Data lines:
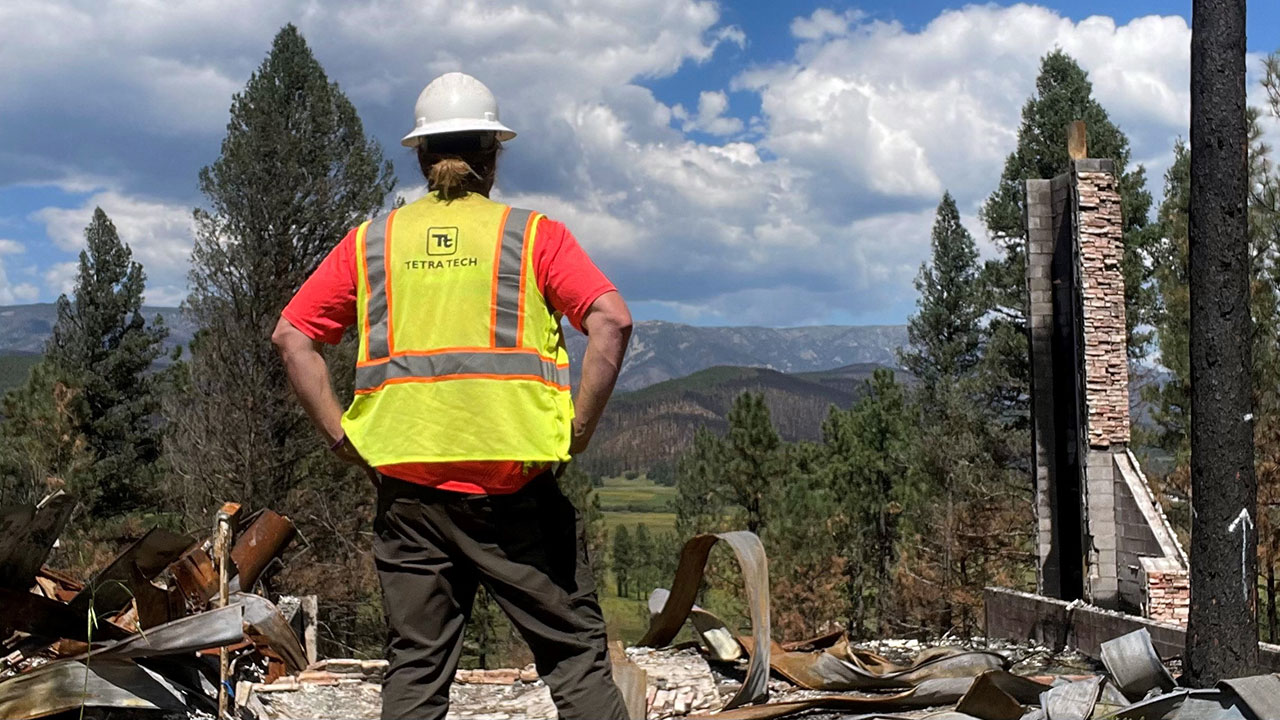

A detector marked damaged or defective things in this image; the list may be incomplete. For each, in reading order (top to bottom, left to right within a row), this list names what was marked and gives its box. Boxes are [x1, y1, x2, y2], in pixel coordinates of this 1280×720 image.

burned foundation [1018, 149, 1187, 617]
rusted metal sheet [0, 491, 74, 589]
rusted metal sheet [0, 586, 129, 640]
rusted metal sheet [67, 525, 194, 614]
rusted metal sheet [230, 504, 296, 589]
rusted metal sheet [640, 530, 768, 707]
rusted metal sheet [0, 655, 194, 717]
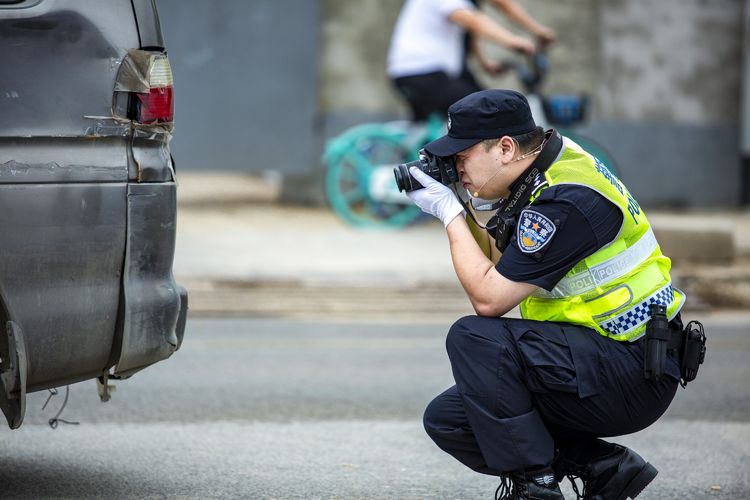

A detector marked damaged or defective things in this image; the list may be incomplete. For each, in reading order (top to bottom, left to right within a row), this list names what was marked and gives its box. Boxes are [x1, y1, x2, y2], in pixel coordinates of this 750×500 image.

damaged vehicle rear [0, 0, 187, 430]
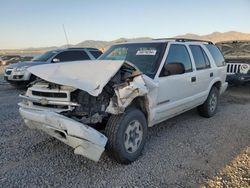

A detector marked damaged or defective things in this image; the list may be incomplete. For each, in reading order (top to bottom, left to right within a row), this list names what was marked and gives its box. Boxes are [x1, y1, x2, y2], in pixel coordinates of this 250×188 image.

damaged hood [27, 59, 125, 96]
collision damage [18, 60, 153, 162]
wrecked chevrolet blazer [18, 39, 229, 164]
damaged white suv [19, 39, 229, 164]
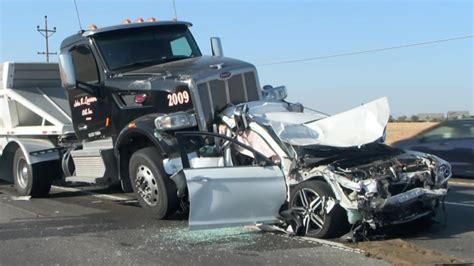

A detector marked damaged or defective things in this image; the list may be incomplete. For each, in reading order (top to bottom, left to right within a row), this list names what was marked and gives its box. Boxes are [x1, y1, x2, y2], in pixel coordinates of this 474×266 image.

shattered windshield [94, 25, 202, 71]
crumpled hood [252, 97, 388, 148]
crushed silver sedan [168, 93, 452, 239]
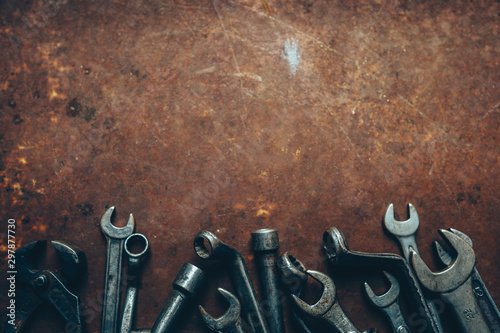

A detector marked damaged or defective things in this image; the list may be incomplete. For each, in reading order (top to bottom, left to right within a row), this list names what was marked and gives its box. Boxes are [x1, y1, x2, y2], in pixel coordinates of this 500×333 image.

rusty wrench [100, 205, 135, 332]
rusty wrench [364, 270, 410, 332]
rusty wrench [384, 202, 444, 332]
rusty wrench [412, 230, 490, 330]
rusty wrench [434, 228, 500, 332]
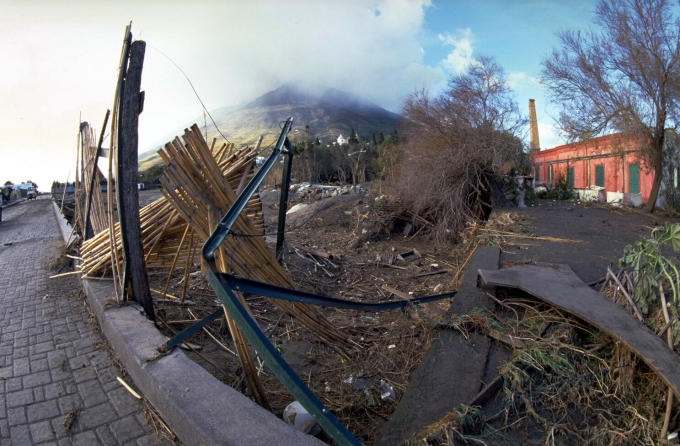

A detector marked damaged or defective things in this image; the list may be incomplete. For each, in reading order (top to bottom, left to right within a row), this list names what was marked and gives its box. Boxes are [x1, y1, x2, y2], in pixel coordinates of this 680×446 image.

broken timber [378, 247, 510, 446]
broken timber [478, 262, 680, 398]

Problem statement:
Reproduce the entire listing above with "reading order" replaced by "scanning order" throughout and everything else left as it is. Omit the pictures from your answer.

Task solution:
A detector marked damaged or defective things in this image; the list may be incomplete. For each, in scanning order (top to bottom, left to right within a row), this list names what was marked and gives its box. Boxes are [x1, y1, x2, y2], in pixel coordinates of this 1280×720 image.

burned foundation [1018, 149, 1187, 617]
rusted metal sheet [0, 491, 74, 589]
rusted metal sheet [0, 586, 129, 640]
rusted metal sheet [67, 525, 194, 614]
rusted metal sheet [230, 504, 296, 589]
rusted metal sheet [640, 530, 768, 707]
rusted metal sheet [0, 655, 194, 717]

A detector marked damaged or defective things in this image; the list may be incomplete. For each, in scanning order (top to bottom, left to right within a row), this list names what was marked and gives its box. Boxes are [x1, y1, x2, y2], in pixel coordinates of this 750×500 image.

damaged vehicle rear [0, 0, 187, 430]

A detector marked damaged or defective things in this image; the list may be incomplete. For each, in scanning order (top to bottom, left to right within a row), this list names what was marked and gives its box. Boxes are [x1, y1, x2, y2], in pixel coordinates of this 250×188 image.

damaged hood [27, 59, 125, 96]
collision damage [18, 60, 153, 162]
wrecked chevrolet blazer [18, 39, 229, 164]
damaged white suv [19, 39, 229, 164]

A detector marked damaged or defective things in this image; the list may be incomplete. For each, in scanning order (top to bottom, left to right within a row), this list names what was marked and gives its box. Boxes are [x1, y1, x2, y2], in pixel coordinates of this 474×266 image.

shattered windshield [94, 25, 202, 71]
crumpled hood [252, 97, 388, 148]
crushed silver sedan [168, 93, 452, 239]

A detector marked damaged or defective things in this image; the list may be incomplete. For each, in scanning order (top to bottom, left to right within a row), this list names what was marked and gives its box. Boxes are [x1, y1, x2, y2], in pixel coordinates of this 500×333 image.

rusty wrench [100, 205, 135, 332]
rusty wrench [364, 270, 410, 332]
rusty wrench [384, 202, 444, 332]
rusty wrench [412, 230, 490, 330]
rusty wrench [434, 228, 500, 332]

A detector marked damaged or defective things in this image; the list may be incomplete. For each, in scanning order (top to bottom, left to right within a row), this list names what was marked and gives its box. Boxes are [x1, y1, x2, y2], in pixel coordinates of this 680×446 image.

broken timber [378, 247, 510, 446]
broken timber [478, 262, 680, 398]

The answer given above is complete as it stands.